By Megan Crouse | December 1, 2016

Organized compounds like the bonds made at CalTech can be used in medicine and many other applications. Image credit: California Institute of Technology

An adhesive produced from organic compounds could change the way things like semiconductors and computer screens are made.

Spotted by The Verge, researchers from the California Institute of Technology are working on bonding silicon and carbon using live bacteria. CalTech detailed how the bacteria open up a new possibility for the type of chemical reaction that has only been done in controlled lab environments before.

“We decided to get nature to do what only chemists could do — only better,” says Frances Arnold, professor of chemical engineering, bioengineering, and biochemistry, and principal investigator.

As well as creating a practical adhesive, the bacteria also answers a more science fictional question – can silicon-based life thrive the same way carbon-based life does? Science fiction writers have taken this task in hand, and the CalTech researchers found a way to “breed” enzymes, directing their development in a lab until they had an enzyme that could produce a silicon-carbon bond.

The key was a protein from cytochrome c, which is found in a bacterium that grows in Icelandic hot springs. The researchers tweaked the DNA coding in that protein so that it made silicon-carbon bonds more efficiently than those same bonds can be made using chemical catalysts.

Adding E. coli bacteria enabled the cytochrome c to survive in the lab. There, it can work like a factory producing silicon-carbon molecules.

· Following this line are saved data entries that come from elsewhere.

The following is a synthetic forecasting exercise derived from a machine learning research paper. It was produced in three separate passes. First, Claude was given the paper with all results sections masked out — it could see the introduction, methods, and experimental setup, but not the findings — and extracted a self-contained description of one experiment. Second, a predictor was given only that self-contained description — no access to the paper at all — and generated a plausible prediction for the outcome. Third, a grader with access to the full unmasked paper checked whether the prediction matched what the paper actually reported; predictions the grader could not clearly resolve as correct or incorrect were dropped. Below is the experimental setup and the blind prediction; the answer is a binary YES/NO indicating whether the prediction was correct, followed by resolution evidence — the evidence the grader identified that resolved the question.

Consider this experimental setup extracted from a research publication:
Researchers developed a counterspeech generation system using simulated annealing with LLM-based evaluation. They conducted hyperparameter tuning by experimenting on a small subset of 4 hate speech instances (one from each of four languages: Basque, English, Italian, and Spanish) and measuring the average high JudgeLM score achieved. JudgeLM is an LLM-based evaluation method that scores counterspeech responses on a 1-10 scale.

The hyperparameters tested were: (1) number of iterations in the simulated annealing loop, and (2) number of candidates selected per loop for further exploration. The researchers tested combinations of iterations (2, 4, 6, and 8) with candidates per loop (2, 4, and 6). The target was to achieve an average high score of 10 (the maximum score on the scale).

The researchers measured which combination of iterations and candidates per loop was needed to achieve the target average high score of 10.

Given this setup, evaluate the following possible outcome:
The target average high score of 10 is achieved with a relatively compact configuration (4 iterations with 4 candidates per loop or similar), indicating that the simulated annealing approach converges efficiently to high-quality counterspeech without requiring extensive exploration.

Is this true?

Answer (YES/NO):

“This iron-based, genetically encoded catalyst is nontoxic, cheaper, and easier to modify compared to other catalysts used in chemical synthesis,” said Jennifer Kan, lead author. “The new reaction can also be done at room temperature and in water.”

It could be used to make medicines, paints, and electronic components such as semiconductors or computer screens. Currently, they are made synthetically using chemical reactions, which produce more byproducts – and therefore more waste – than the organic method.

The research was published in the journal Science Nov. 24. Its completion netted its researchers Caltech’s Dow Sustainability Innovation Student Challenge Award (SISCA) grand prize.